La mouette tournoyait déjà depuis quelques minutes. Elle se posa enfin sur un rocher, à côté d’un vieux marin à la casquette élimée. Sa vieille cigarette à la bouche, déjà presqu’entièrement consumée, il humait l’air par grandes bouffées et soupirait comme l’âme en peine. Sa maison, à quelques mètres derrière lui, sise sur le port depuis plus de vingt ans, résonnait lugubrement des échos de la famine. Une famine noire.
Il pensait à l’âge d’or. La période bénie. L’époque où, délaissant à jamais son champ, il avait pris racine sur ce bord de mer et échangé son horizon de plaines terreuses contre une ligne bleue immuable. Le temps de la grande pourvoyeuse, la mer qui offrait tout, le poisson, l’argent, le confort des dimanches, les beaux habits sans accroc, et pour toute la famille de beaux baptêmes et de belles communions.
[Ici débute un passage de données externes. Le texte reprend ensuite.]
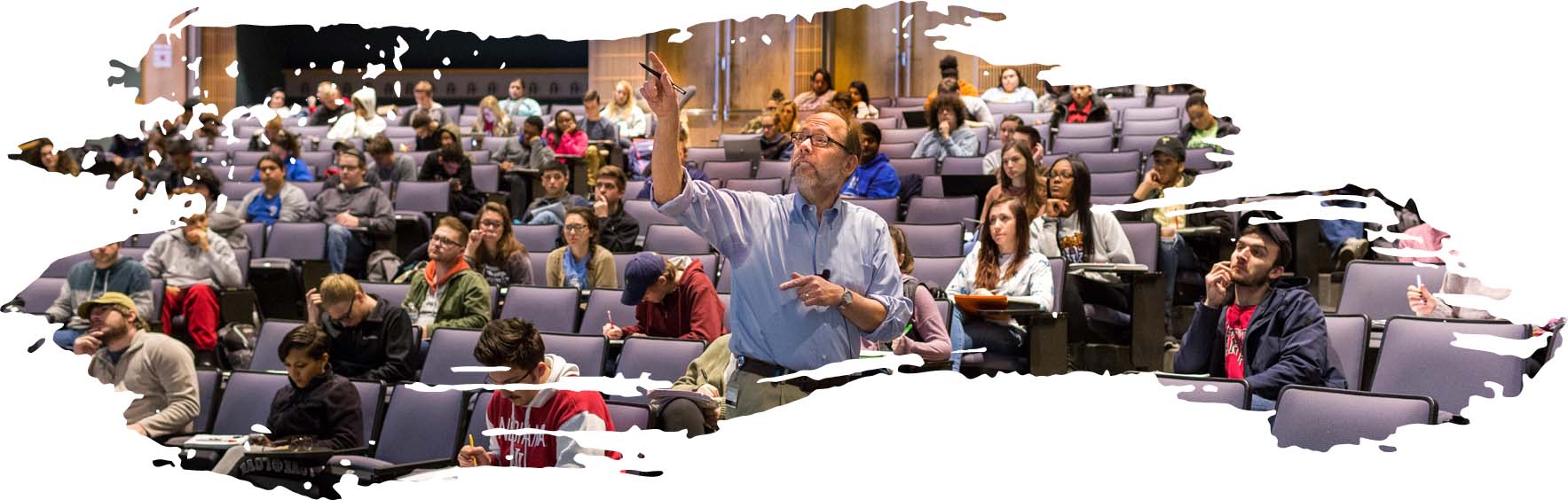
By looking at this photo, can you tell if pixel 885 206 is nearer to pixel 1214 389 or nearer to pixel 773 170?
pixel 773 170

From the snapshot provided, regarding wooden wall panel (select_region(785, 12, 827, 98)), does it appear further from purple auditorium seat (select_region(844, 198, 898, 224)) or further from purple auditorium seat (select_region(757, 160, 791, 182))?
purple auditorium seat (select_region(844, 198, 898, 224))

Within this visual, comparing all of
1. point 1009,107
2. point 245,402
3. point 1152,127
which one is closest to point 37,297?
point 245,402

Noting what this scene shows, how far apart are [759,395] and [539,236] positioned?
12.8 feet

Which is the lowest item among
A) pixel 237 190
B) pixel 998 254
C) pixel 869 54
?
pixel 998 254

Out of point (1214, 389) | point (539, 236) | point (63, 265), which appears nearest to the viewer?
point (1214, 389)

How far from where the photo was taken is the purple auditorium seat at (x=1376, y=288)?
354 cm

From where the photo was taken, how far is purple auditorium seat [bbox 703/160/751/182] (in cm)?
752

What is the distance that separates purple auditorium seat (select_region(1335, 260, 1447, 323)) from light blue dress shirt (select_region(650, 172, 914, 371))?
176 cm

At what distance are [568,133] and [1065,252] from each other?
168 inches

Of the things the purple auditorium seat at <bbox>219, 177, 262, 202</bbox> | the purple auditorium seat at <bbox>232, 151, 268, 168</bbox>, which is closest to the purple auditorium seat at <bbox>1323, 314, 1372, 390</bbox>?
the purple auditorium seat at <bbox>219, 177, 262, 202</bbox>

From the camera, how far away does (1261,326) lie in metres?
3.04

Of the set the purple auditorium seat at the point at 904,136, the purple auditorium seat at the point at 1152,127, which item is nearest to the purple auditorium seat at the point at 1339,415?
the purple auditorium seat at the point at 1152,127

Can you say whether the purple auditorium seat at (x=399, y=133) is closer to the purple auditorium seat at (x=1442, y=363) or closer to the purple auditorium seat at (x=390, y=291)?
the purple auditorium seat at (x=390, y=291)

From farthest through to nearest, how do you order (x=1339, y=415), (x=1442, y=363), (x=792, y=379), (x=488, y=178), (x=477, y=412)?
1. (x=488, y=178)
2. (x=477, y=412)
3. (x=1442, y=363)
4. (x=1339, y=415)
5. (x=792, y=379)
Là, devant lui, le port était vide. Des bateaux, rangés et trop nombreux par une si belle matinée, dont on entendait le clapotement désespéré, comme des amants qui ne pourraient que s’apercevoir sans se toucher. Le marin, la moustache humide des embruns et, peut-être aussi, des anciennes larmes qui avaient pu couler, demeurait seul sur la grève. La mer ne donnait plus. Elle était abandonnée.
Il se revoyait encore, fier mousse puis conquérant capitaine, sur le bateau où, derrière le mât de misaine, il sentait les flots onduler sous ses pieds. Puis il donnait l’ordre de démonter le mât et de faire silence. Le vent comme seul musicien qui sifflait l’air du triomphe futur, tous se taisaient dans une attente fiévreuse. Le filet, couleur bleu océan, se noyait dans les fonds ; deux rames, de chaque côté, pénétraient lentement et délicatement dans l’eau, et l’embarcation pleine d’hommes voguait ainsi comme un prédateur aux aguets.
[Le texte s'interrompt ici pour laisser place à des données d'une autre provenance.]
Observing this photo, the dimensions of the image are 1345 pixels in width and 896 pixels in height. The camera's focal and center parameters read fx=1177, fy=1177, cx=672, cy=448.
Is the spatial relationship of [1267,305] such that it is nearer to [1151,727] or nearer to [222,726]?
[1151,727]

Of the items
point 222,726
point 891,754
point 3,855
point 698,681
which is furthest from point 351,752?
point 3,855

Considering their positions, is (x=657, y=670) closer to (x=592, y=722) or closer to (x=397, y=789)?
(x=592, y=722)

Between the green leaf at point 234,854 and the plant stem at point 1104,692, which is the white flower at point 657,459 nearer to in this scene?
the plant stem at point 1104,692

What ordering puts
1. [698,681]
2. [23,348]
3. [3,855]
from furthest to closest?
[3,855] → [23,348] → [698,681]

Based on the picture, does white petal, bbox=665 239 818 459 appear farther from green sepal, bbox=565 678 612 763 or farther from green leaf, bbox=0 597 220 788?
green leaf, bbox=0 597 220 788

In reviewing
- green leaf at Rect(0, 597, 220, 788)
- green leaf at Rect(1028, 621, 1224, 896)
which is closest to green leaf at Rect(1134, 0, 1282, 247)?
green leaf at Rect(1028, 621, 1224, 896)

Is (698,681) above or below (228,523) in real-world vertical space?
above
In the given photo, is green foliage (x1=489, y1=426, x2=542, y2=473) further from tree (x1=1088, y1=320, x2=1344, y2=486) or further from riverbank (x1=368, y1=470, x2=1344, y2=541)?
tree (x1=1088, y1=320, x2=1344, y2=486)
Le capitaine, alors, commençait de répandre la gueldre puis la rogue était dispersée dans la mer. Commençait alors le spectacle de l’argent rutilant, nageant, sautillant, qui se précipitait sur le filet que les mains, aux calles nombreuses, remontaient alors sèchement. Le bateau s’alourdissait une fois, puis une nouvelle fois, et c’était encore la course pour rentrer au port, la misaine qui se gonflait, le cap maintenu et le regard qui scrutait les concurrents qui se pressaient tout autant.
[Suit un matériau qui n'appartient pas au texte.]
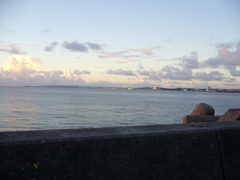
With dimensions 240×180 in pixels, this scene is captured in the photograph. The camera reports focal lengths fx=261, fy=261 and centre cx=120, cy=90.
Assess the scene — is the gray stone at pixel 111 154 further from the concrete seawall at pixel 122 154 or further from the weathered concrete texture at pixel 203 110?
the weathered concrete texture at pixel 203 110

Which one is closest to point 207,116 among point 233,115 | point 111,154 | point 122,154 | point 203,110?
point 203,110

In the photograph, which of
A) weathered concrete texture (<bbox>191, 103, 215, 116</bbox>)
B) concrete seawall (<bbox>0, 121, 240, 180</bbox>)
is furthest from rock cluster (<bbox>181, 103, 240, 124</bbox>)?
concrete seawall (<bbox>0, 121, 240, 180</bbox>)

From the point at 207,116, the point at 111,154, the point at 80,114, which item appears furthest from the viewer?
the point at 80,114

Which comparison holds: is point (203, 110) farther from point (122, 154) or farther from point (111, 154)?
point (111, 154)

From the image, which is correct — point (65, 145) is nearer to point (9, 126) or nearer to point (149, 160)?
point (149, 160)

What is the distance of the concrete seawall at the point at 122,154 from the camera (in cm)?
259

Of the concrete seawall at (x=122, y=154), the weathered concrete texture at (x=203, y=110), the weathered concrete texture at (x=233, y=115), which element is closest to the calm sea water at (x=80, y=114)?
the weathered concrete texture at (x=203, y=110)

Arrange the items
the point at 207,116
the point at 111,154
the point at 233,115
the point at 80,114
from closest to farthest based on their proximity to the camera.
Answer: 1. the point at 111,154
2. the point at 233,115
3. the point at 207,116
4. the point at 80,114

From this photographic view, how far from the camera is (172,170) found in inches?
126

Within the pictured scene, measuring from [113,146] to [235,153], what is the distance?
5.95 feet

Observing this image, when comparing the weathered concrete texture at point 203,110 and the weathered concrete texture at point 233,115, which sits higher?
the weathered concrete texture at point 233,115

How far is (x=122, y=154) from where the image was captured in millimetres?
2994

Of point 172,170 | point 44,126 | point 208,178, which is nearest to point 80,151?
point 172,170

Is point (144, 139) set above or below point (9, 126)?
above
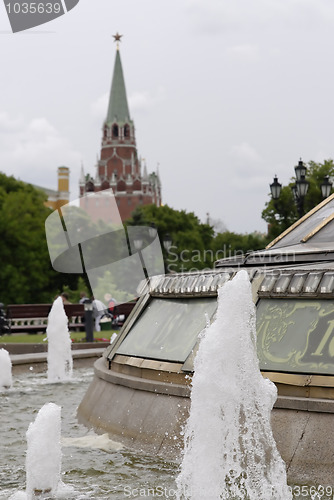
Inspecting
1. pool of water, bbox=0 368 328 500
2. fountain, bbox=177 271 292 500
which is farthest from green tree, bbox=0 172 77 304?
fountain, bbox=177 271 292 500

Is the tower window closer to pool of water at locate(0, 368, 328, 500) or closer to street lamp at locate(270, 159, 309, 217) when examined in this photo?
street lamp at locate(270, 159, 309, 217)

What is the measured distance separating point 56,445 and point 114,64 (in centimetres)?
10741

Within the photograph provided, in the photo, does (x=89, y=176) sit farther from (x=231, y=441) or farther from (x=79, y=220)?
(x=231, y=441)

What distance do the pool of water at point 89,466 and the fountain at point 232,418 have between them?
35cm

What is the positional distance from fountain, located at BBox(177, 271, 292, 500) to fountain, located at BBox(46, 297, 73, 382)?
6.74 metres

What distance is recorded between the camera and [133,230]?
59.8 meters

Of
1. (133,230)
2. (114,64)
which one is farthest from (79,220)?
(114,64)

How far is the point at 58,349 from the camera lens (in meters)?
12.0

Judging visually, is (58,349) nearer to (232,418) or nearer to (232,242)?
(232,418)

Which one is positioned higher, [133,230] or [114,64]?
[114,64]

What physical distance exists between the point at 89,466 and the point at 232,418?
1440 mm

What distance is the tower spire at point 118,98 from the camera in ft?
357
Le passé était révolu. Pire que tout, il semblait ne jamais devoir revenir. Les conserveries, assaillies par les pêcheurs et gavées de poisson, dormaient aujourd’hui comme le font les morts. Le charbon qui y était entassé se couvrait de poussière d’écume. La sardine ne se laissait plus prendre, elle désertait les côtes meurtrières où l’on déversait son cadavre, où on l’exposait, huilée et génocidée, dans de délicieuses boîtes colorées.
A l’ombre de la tour rougeoyante, construite aux temps anciens pour dérouter les maudits étrangers, Camaret s’affamait. Elle avait tout mangé, tout dévasté, et aujourd’hui, comme la cigale, elle était dépourvue. Tel un ogre aveugle, elle accusait les autres sans considérer sa propre faute. Le vieux marin, lui, commençait à s’assoupir devant la mer éternelle. Personne ne partirait aujourd’hui.